The China Post on Taiwan. “Taipei’s luxury home market thawed over the past few months but prices for The Palace — one of the most coveted residential complexes — remain uncertain after two of its units failed to sell at separate auctions. The price set for the TFASC auction was still too high to attract buyers, while the unit in the court auction comes with an existing tenant, which deterred potential bidders, the agents said.”

“The TFASC set the bottom price for the unit at NT$750 million, or almost NT$2.789 million per ping (3.3 square meters). Xinyi Realty researcher Tseng Ching-der noted that at the peak of Taiwan’s property market in recent years, price-per-ping for a unit of The Palace — located at the junction of Jianguo South and Renai Roads — reached as high as NT$2.982 million, and the average stood at about NT$2.7 million, according to the Central News Agency. For the unit in the court auction, the bottom price was set at NT$265 million, or about NT$2.36 million per ping. Jessica Hsu, an executive from the HB Housing, said it was no surprise that the auctions failed because the deals did not seem profitable.”

From Bloomberg on China. “The strength or otherwise of the Chinese property market is set to have far-reaching implications for the global economy this year. Rather than relying solely on official statistics, however, those looking for an indication of the performance of the Chinese construction sector might want to direct their attention to the world’s steelmakers. Construction accounts for the biggest part of steel demand in the top consumer markets, according to Bloomberg Intelligence. China’s home prices have shown signs of slowing as local governments and banks follow Beijing’s orders to tighten the market and rein in asset bubbles.”

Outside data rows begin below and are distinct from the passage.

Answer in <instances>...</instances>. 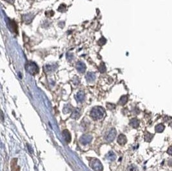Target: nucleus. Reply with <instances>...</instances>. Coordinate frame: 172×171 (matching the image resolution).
<instances>
[{
	"label": "nucleus",
	"instance_id": "obj_16",
	"mask_svg": "<svg viewBox=\"0 0 172 171\" xmlns=\"http://www.w3.org/2000/svg\"><path fill=\"white\" fill-rule=\"evenodd\" d=\"M33 17H34V16L32 14H27L23 16V20L25 21L26 23H29L30 22L32 21Z\"/></svg>",
	"mask_w": 172,
	"mask_h": 171
},
{
	"label": "nucleus",
	"instance_id": "obj_9",
	"mask_svg": "<svg viewBox=\"0 0 172 171\" xmlns=\"http://www.w3.org/2000/svg\"><path fill=\"white\" fill-rule=\"evenodd\" d=\"M130 126H132L133 128H137L139 126V124L140 122L137 118H132L131 120L130 121Z\"/></svg>",
	"mask_w": 172,
	"mask_h": 171
},
{
	"label": "nucleus",
	"instance_id": "obj_28",
	"mask_svg": "<svg viewBox=\"0 0 172 171\" xmlns=\"http://www.w3.org/2000/svg\"><path fill=\"white\" fill-rule=\"evenodd\" d=\"M6 1H7L9 2V3H13V2L14 1V0H6Z\"/></svg>",
	"mask_w": 172,
	"mask_h": 171
},
{
	"label": "nucleus",
	"instance_id": "obj_18",
	"mask_svg": "<svg viewBox=\"0 0 172 171\" xmlns=\"http://www.w3.org/2000/svg\"><path fill=\"white\" fill-rule=\"evenodd\" d=\"M7 24H8V26L10 25V30H12V31H14L16 32V24L14 23V21H11L10 20L9 21V22H7Z\"/></svg>",
	"mask_w": 172,
	"mask_h": 171
},
{
	"label": "nucleus",
	"instance_id": "obj_27",
	"mask_svg": "<svg viewBox=\"0 0 172 171\" xmlns=\"http://www.w3.org/2000/svg\"><path fill=\"white\" fill-rule=\"evenodd\" d=\"M168 165L169 166H172V159H170V160H169Z\"/></svg>",
	"mask_w": 172,
	"mask_h": 171
},
{
	"label": "nucleus",
	"instance_id": "obj_10",
	"mask_svg": "<svg viewBox=\"0 0 172 171\" xmlns=\"http://www.w3.org/2000/svg\"><path fill=\"white\" fill-rule=\"evenodd\" d=\"M63 136L64 137V140H66V142H70L71 140V135L70 133H69V131L65 129L63 131Z\"/></svg>",
	"mask_w": 172,
	"mask_h": 171
},
{
	"label": "nucleus",
	"instance_id": "obj_12",
	"mask_svg": "<svg viewBox=\"0 0 172 171\" xmlns=\"http://www.w3.org/2000/svg\"><path fill=\"white\" fill-rule=\"evenodd\" d=\"M106 158H107L108 160H110V161H113L116 159V155H115V154L113 153V151H110V152H108V153L107 154V155H106Z\"/></svg>",
	"mask_w": 172,
	"mask_h": 171
},
{
	"label": "nucleus",
	"instance_id": "obj_14",
	"mask_svg": "<svg viewBox=\"0 0 172 171\" xmlns=\"http://www.w3.org/2000/svg\"><path fill=\"white\" fill-rule=\"evenodd\" d=\"M164 129H165V126H164L162 124H157V126H155V132H157V133H159L163 132V131L164 130Z\"/></svg>",
	"mask_w": 172,
	"mask_h": 171
},
{
	"label": "nucleus",
	"instance_id": "obj_17",
	"mask_svg": "<svg viewBox=\"0 0 172 171\" xmlns=\"http://www.w3.org/2000/svg\"><path fill=\"white\" fill-rule=\"evenodd\" d=\"M128 96L124 95L122 96L121 99H120L119 101V104L120 105H125V104H126V102H128Z\"/></svg>",
	"mask_w": 172,
	"mask_h": 171
},
{
	"label": "nucleus",
	"instance_id": "obj_20",
	"mask_svg": "<svg viewBox=\"0 0 172 171\" xmlns=\"http://www.w3.org/2000/svg\"><path fill=\"white\" fill-rule=\"evenodd\" d=\"M56 67V66H54L53 65H47L45 67V68L46 71L48 72V71H53L54 70H55Z\"/></svg>",
	"mask_w": 172,
	"mask_h": 171
},
{
	"label": "nucleus",
	"instance_id": "obj_5",
	"mask_svg": "<svg viewBox=\"0 0 172 171\" xmlns=\"http://www.w3.org/2000/svg\"><path fill=\"white\" fill-rule=\"evenodd\" d=\"M93 137L92 135L90 134H84L80 138V142L83 145H87L91 142L92 140Z\"/></svg>",
	"mask_w": 172,
	"mask_h": 171
},
{
	"label": "nucleus",
	"instance_id": "obj_19",
	"mask_svg": "<svg viewBox=\"0 0 172 171\" xmlns=\"http://www.w3.org/2000/svg\"><path fill=\"white\" fill-rule=\"evenodd\" d=\"M126 171H139V169L135 165H131L128 167Z\"/></svg>",
	"mask_w": 172,
	"mask_h": 171
},
{
	"label": "nucleus",
	"instance_id": "obj_23",
	"mask_svg": "<svg viewBox=\"0 0 172 171\" xmlns=\"http://www.w3.org/2000/svg\"><path fill=\"white\" fill-rule=\"evenodd\" d=\"M107 108L111 110V109H113L115 108V106L112 104H107Z\"/></svg>",
	"mask_w": 172,
	"mask_h": 171
},
{
	"label": "nucleus",
	"instance_id": "obj_24",
	"mask_svg": "<svg viewBox=\"0 0 172 171\" xmlns=\"http://www.w3.org/2000/svg\"><path fill=\"white\" fill-rule=\"evenodd\" d=\"M105 43H106V40H105V39L101 38V39H99V41L98 43H99V45H103L104 44H105Z\"/></svg>",
	"mask_w": 172,
	"mask_h": 171
},
{
	"label": "nucleus",
	"instance_id": "obj_7",
	"mask_svg": "<svg viewBox=\"0 0 172 171\" xmlns=\"http://www.w3.org/2000/svg\"><path fill=\"white\" fill-rule=\"evenodd\" d=\"M127 142V138L124 134H120L117 138V143L121 145H124Z\"/></svg>",
	"mask_w": 172,
	"mask_h": 171
},
{
	"label": "nucleus",
	"instance_id": "obj_6",
	"mask_svg": "<svg viewBox=\"0 0 172 171\" xmlns=\"http://www.w3.org/2000/svg\"><path fill=\"white\" fill-rule=\"evenodd\" d=\"M81 116V111H80L79 109L78 108H76V109H72V115H71V118L73 119H77L79 118Z\"/></svg>",
	"mask_w": 172,
	"mask_h": 171
},
{
	"label": "nucleus",
	"instance_id": "obj_4",
	"mask_svg": "<svg viewBox=\"0 0 172 171\" xmlns=\"http://www.w3.org/2000/svg\"><path fill=\"white\" fill-rule=\"evenodd\" d=\"M116 134L117 131L116 130H115V129L112 128V129L108 132V134L105 136V140H106L108 142H111L113 141V140L115 139V138L116 136Z\"/></svg>",
	"mask_w": 172,
	"mask_h": 171
},
{
	"label": "nucleus",
	"instance_id": "obj_1",
	"mask_svg": "<svg viewBox=\"0 0 172 171\" xmlns=\"http://www.w3.org/2000/svg\"><path fill=\"white\" fill-rule=\"evenodd\" d=\"M105 111L104 108L101 106H96V107H94L92 109L91 112H90V116L94 120H99L101 119L102 118L105 116Z\"/></svg>",
	"mask_w": 172,
	"mask_h": 171
},
{
	"label": "nucleus",
	"instance_id": "obj_2",
	"mask_svg": "<svg viewBox=\"0 0 172 171\" xmlns=\"http://www.w3.org/2000/svg\"><path fill=\"white\" fill-rule=\"evenodd\" d=\"M90 165L95 171H103V165L97 158H93L90 162Z\"/></svg>",
	"mask_w": 172,
	"mask_h": 171
},
{
	"label": "nucleus",
	"instance_id": "obj_3",
	"mask_svg": "<svg viewBox=\"0 0 172 171\" xmlns=\"http://www.w3.org/2000/svg\"><path fill=\"white\" fill-rule=\"evenodd\" d=\"M25 69L31 75H35L39 71V68L37 67V66L33 62H28L25 66Z\"/></svg>",
	"mask_w": 172,
	"mask_h": 171
},
{
	"label": "nucleus",
	"instance_id": "obj_25",
	"mask_svg": "<svg viewBox=\"0 0 172 171\" xmlns=\"http://www.w3.org/2000/svg\"><path fill=\"white\" fill-rule=\"evenodd\" d=\"M65 9H66V6L64 5H61V6L59 7L58 10H59V11H64Z\"/></svg>",
	"mask_w": 172,
	"mask_h": 171
},
{
	"label": "nucleus",
	"instance_id": "obj_26",
	"mask_svg": "<svg viewBox=\"0 0 172 171\" xmlns=\"http://www.w3.org/2000/svg\"><path fill=\"white\" fill-rule=\"evenodd\" d=\"M167 153L170 155H172V146H170V147L168 149Z\"/></svg>",
	"mask_w": 172,
	"mask_h": 171
},
{
	"label": "nucleus",
	"instance_id": "obj_11",
	"mask_svg": "<svg viewBox=\"0 0 172 171\" xmlns=\"http://www.w3.org/2000/svg\"><path fill=\"white\" fill-rule=\"evenodd\" d=\"M84 97H85V95L83 91H79L76 95V100L78 102H81L84 100Z\"/></svg>",
	"mask_w": 172,
	"mask_h": 171
},
{
	"label": "nucleus",
	"instance_id": "obj_8",
	"mask_svg": "<svg viewBox=\"0 0 172 171\" xmlns=\"http://www.w3.org/2000/svg\"><path fill=\"white\" fill-rule=\"evenodd\" d=\"M77 70H78L79 72L84 73L85 71V70H86V66L83 62L79 61L77 64Z\"/></svg>",
	"mask_w": 172,
	"mask_h": 171
},
{
	"label": "nucleus",
	"instance_id": "obj_22",
	"mask_svg": "<svg viewBox=\"0 0 172 171\" xmlns=\"http://www.w3.org/2000/svg\"><path fill=\"white\" fill-rule=\"evenodd\" d=\"M66 59L69 60V61L72 60V59H74V56H73V54H71V53H68V54H66Z\"/></svg>",
	"mask_w": 172,
	"mask_h": 171
},
{
	"label": "nucleus",
	"instance_id": "obj_15",
	"mask_svg": "<svg viewBox=\"0 0 172 171\" xmlns=\"http://www.w3.org/2000/svg\"><path fill=\"white\" fill-rule=\"evenodd\" d=\"M154 136V135L153 134H151V133H148V132H146L145 135H144V140H145V141L147 142H150L153 139Z\"/></svg>",
	"mask_w": 172,
	"mask_h": 171
},
{
	"label": "nucleus",
	"instance_id": "obj_13",
	"mask_svg": "<svg viewBox=\"0 0 172 171\" xmlns=\"http://www.w3.org/2000/svg\"><path fill=\"white\" fill-rule=\"evenodd\" d=\"M95 79V75L94 73L89 72L87 73V75H86V80H87V81L91 82L94 81Z\"/></svg>",
	"mask_w": 172,
	"mask_h": 171
},
{
	"label": "nucleus",
	"instance_id": "obj_21",
	"mask_svg": "<svg viewBox=\"0 0 172 171\" xmlns=\"http://www.w3.org/2000/svg\"><path fill=\"white\" fill-rule=\"evenodd\" d=\"M99 71H101V72L102 73L105 72V71H106V67H105V64H103V63H102V64L99 66Z\"/></svg>",
	"mask_w": 172,
	"mask_h": 171
}]
</instances>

“Stockpiles of iron ore at China’s ports have expanded at an ‘unprecedented’ pace since the start of this year, noted Ivan Szpakowski, chief investment officer at Academia Capital LLC. Iron ore inventory at China’s ports rose to a record 127 million tonnes last week, according to Shanghai Steelhome Information Technology Co., while stockpiles of reinforcement bar used in construction surged to 8.2 million tonnes, the highest since April 2014.”

“‘We’re much more leveraged now than we’ve been in two years, in terms of inventory throughout the whole supply chain, whether it’s traders or steel mills, or whether it’s iron ore or steel,’ said Ivan Szpakowski, chief investment officer at Academia Capital LLC.”

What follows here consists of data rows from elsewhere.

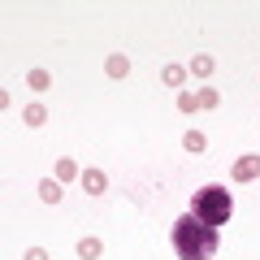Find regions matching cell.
<instances>
[{
	"label": "cell",
	"mask_w": 260,
	"mask_h": 260,
	"mask_svg": "<svg viewBox=\"0 0 260 260\" xmlns=\"http://www.w3.org/2000/svg\"><path fill=\"white\" fill-rule=\"evenodd\" d=\"M174 251H178V260H213V251H217V239H221V230H213V225H204L195 213H182L174 221Z\"/></svg>",
	"instance_id": "1"
},
{
	"label": "cell",
	"mask_w": 260,
	"mask_h": 260,
	"mask_svg": "<svg viewBox=\"0 0 260 260\" xmlns=\"http://www.w3.org/2000/svg\"><path fill=\"white\" fill-rule=\"evenodd\" d=\"M191 213L200 217L204 225L221 230V225L234 217V200H230V191H225V186H200V191H195V200H191Z\"/></svg>",
	"instance_id": "2"
},
{
	"label": "cell",
	"mask_w": 260,
	"mask_h": 260,
	"mask_svg": "<svg viewBox=\"0 0 260 260\" xmlns=\"http://www.w3.org/2000/svg\"><path fill=\"white\" fill-rule=\"evenodd\" d=\"M230 174H234V182H256V178H260V156H256V152L239 156V160H234V169H230Z\"/></svg>",
	"instance_id": "3"
},
{
	"label": "cell",
	"mask_w": 260,
	"mask_h": 260,
	"mask_svg": "<svg viewBox=\"0 0 260 260\" xmlns=\"http://www.w3.org/2000/svg\"><path fill=\"white\" fill-rule=\"evenodd\" d=\"M83 191H87V195H104V191H109L104 169H83Z\"/></svg>",
	"instance_id": "4"
},
{
	"label": "cell",
	"mask_w": 260,
	"mask_h": 260,
	"mask_svg": "<svg viewBox=\"0 0 260 260\" xmlns=\"http://www.w3.org/2000/svg\"><path fill=\"white\" fill-rule=\"evenodd\" d=\"M213 70H217V56H208V52H195L191 56V74L195 78H208Z\"/></svg>",
	"instance_id": "5"
},
{
	"label": "cell",
	"mask_w": 260,
	"mask_h": 260,
	"mask_svg": "<svg viewBox=\"0 0 260 260\" xmlns=\"http://www.w3.org/2000/svg\"><path fill=\"white\" fill-rule=\"evenodd\" d=\"M104 70H109V78H126L130 74V56L126 52H113L109 61H104Z\"/></svg>",
	"instance_id": "6"
},
{
	"label": "cell",
	"mask_w": 260,
	"mask_h": 260,
	"mask_svg": "<svg viewBox=\"0 0 260 260\" xmlns=\"http://www.w3.org/2000/svg\"><path fill=\"white\" fill-rule=\"evenodd\" d=\"M61 182H56V178H44V182H39V200H44V204H61Z\"/></svg>",
	"instance_id": "7"
},
{
	"label": "cell",
	"mask_w": 260,
	"mask_h": 260,
	"mask_svg": "<svg viewBox=\"0 0 260 260\" xmlns=\"http://www.w3.org/2000/svg\"><path fill=\"white\" fill-rule=\"evenodd\" d=\"M70 178H83V169H78V160L61 156V160H56V182H70Z\"/></svg>",
	"instance_id": "8"
},
{
	"label": "cell",
	"mask_w": 260,
	"mask_h": 260,
	"mask_svg": "<svg viewBox=\"0 0 260 260\" xmlns=\"http://www.w3.org/2000/svg\"><path fill=\"white\" fill-rule=\"evenodd\" d=\"M160 83L165 87H182L186 83V65H165V70H160Z\"/></svg>",
	"instance_id": "9"
},
{
	"label": "cell",
	"mask_w": 260,
	"mask_h": 260,
	"mask_svg": "<svg viewBox=\"0 0 260 260\" xmlns=\"http://www.w3.org/2000/svg\"><path fill=\"white\" fill-rule=\"evenodd\" d=\"M26 87H30V91H48V87H52V74H48V70H30Z\"/></svg>",
	"instance_id": "10"
},
{
	"label": "cell",
	"mask_w": 260,
	"mask_h": 260,
	"mask_svg": "<svg viewBox=\"0 0 260 260\" xmlns=\"http://www.w3.org/2000/svg\"><path fill=\"white\" fill-rule=\"evenodd\" d=\"M22 121H26V126H44L48 109H44V104H26V109H22Z\"/></svg>",
	"instance_id": "11"
},
{
	"label": "cell",
	"mask_w": 260,
	"mask_h": 260,
	"mask_svg": "<svg viewBox=\"0 0 260 260\" xmlns=\"http://www.w3.org/2000/svg\"><path fill=\"white\" fill-rule=\"evenodd\" d=\"M195 100H200V109H217V104H221V91H217V87H200Z\"/></svg>",
	"instance_id": "12"
},
{
	"label": "cell",
	"mask_w": 260,
	"mask_h": 260,
	"mask_svg": "<svg viewBox=\"0 0 260 260\" xmlns=\"http://www.w3.org/2000/svg\"><path fill=\"white\" fill-rule=\"evenodd\" d=\"M100 239H78V260H95V256H100Z\"/></svg>",
	"instance_id": "13"
},
{
	"label": "cell",
	"mask_w": 260,
	"mask_h": 260,
	"mask_svg": "<svg viewBox=\"0 0 260 260\" xmlns=\"http://www.w3.org/2000/svg\"><path fill=\"white\" fill-rule=\"evenodd\" d=\"M182 148H186V152H204V148H208V139L200 135V130H186V135H182Z\"/></svg>",
	"instance_id": "14"
},
{
	"label": "cell",
	"mask_w": 260,
	"mask_h": 260,
	"mask_svg": "<svg viewBox=\"0 0 260 260\" xmlns=\"http://www.w3.org/2000/svg\"><path fill=\"white\" fill-rule=\"evenodd\" d=\"M178 109H182V113H195V109H200L195 91H178Z\"/></svg>",
	"instance_id": "15"
},
{
	"label": "cell",
	"mask_w": 260,
	"mask_h": 260,
	"mask_svg": "<svg viewBox=\"0 0 260 260\" xmlns=\"http://www.w3.org/2000/svg\"><path fill=\"white\" fill-rule=\"evenodd\" d=\"M22 260H52V256H48V251H44V247H30V251H26V256H22Z\"/></svg>",
	"instance_id": "16"
}]
</instances>
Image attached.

The Courier Mail on Australia. “The building industry is getting tougher every day. ASX-listed Onterran, which owns Brisbane-based Bloomer Constructions, voluntarily suspended its shares pending an announcement about the ‘potential divestment of a subsidiary and trading update.’ It is not clear what is going on, but we hear Bloomer has been struggling in an increasingly tough property market.”

“Onterran, which acquired Bloomer in 2015, warned last year that its subsidiary had been ‘working through a difficult period’ with significant increases in contractor and raw material costs. Onterran did not return calls yesterday but we hear there are quite a few nervous subbies out there.”

“Creditors of the collapsed Cullen Group Australia have appointed a new Melbourne-based liquidator Michael Caspaney, of Menzies Advisory, to replace Brisbane’s Mark Pearce. Cullen closed its doors just before Christmas, owing creditors an estimated $18 million and capping a horror year for the building industry that faces a glut of inner city apartments and tighter bank lending.”

“Caspaney was not available yesterday to explain why he was given the job, but we hear he has his work cut out for him unravelling the financial mess. The industry regulator, the Queensland Building and Construction Commission, has come under fire for not acting sooner to shut Cullen down.”